This issue, I confess, sits in a very prominent fold in my mind. I debate myself about it constantly. On the one hand, I'm thrilled by the fact that Obamacare assures health care coverage for all of us, even our most disenfranchised. On the other hand, this positive embrace is clouded by the reality that most of our health care issues are self-generated. I am very resistant to paying for someone else's dereliction when the choice to be healthy or not to b healthy is obvious.
This perspective arises from many experiences. A powerful one occurred a few years ago by my involvement in the care of an 18-year-old boy who presented to the Stanford Emergency Room with fever, shaking chills and heart failure. Our diagnostic sleuths quickly diagnosed A.B.E, acute bacterial endocarditis, an infection of the interior of the heart by an invading bacteria.
It quickly emerged that he was an IV drug user, and therefore at increased risk for this potentially fatal complication. Even with appropriate high-dose antibiotic therapy, his infection destroyed one of the valves of his heart, and an emergency replacement by a member of our skilled cardiac surgery team repaired the ruptured valve. This serious plumbing issue was mechanically patched.
He did very well postoperatively and went home. But in two weeks, he was back in the ER with the same presentation, another batch of antibiotics and another surgical valve replacement quickly followed. This time, however, a clever house resident, in caring for him in the medical floor, discovered that he was dealing drugs while in the hospital bed. He was selling and self-injecting. A stern stringency was applied.
He went home. This time he was away for five weeks, and then reappeared without surprise. His case represented a stern challenge. The medical system was supremely effective in dealing with the health aspects of his case, yet frustration and even anger were generated by our inability to address the social pathology.
We presented his case to our graduate medical grand rounds in the effort to get some consensus. Did he need a cardiac surgeon or a sheriff?
It happened that he was then absent to our care for several months.

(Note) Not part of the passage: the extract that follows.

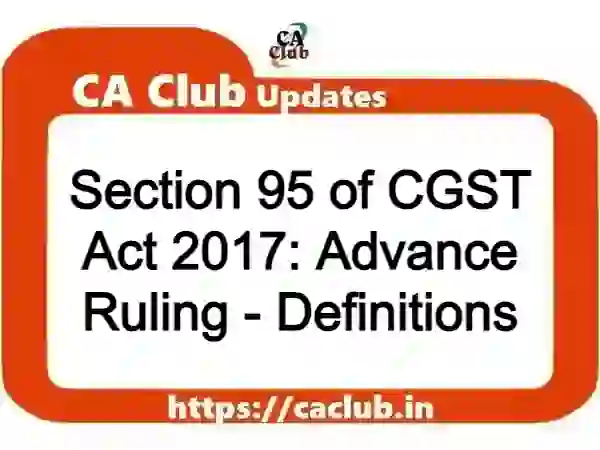 Section 95 of CGST Act 2017: Advance Ruling - Definitions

One of our eager residents had the initiative to call Los Angeles County Hospital, and indeed there he was, now their burden.
Certainly, an aspect of his care is financial. His hospital bills at Stanford were picked up to the tune of $600,000 by Medi-Cal. Who pays the bills for Medi-Cal? You do. I do, we all do. So does his intrinsic right to medical care qualify him for infinite free medical response? Does responsibility trump rights? I wrestle with this dilemma.
What is society's responsibility to pay for someone's destructive behavior? I have no argument with the individual's freedom to own their body. But just don't send me the bill for your decision. What about smokers? High rise construction workers? Obesity? Certainly, they all are financial risks. Who pays this bill? We all do.
Several years ago while debating this issue, I contacted Norman Daniels at Harvard, who is one of our major bioethicists. (1) His immediate response to me was, "You can't blame the victim. Society bears the collective responsibility for all of its citizens, regardless of behavior." His feeling is that behavior is indeed a byproduct of the whole system, and any associated costs should be shared by all.
Is this true?
My debate goes on.
Daniel N. Just Health. Meeting Health Needs Fairly 2007 Cambridge Univ Press.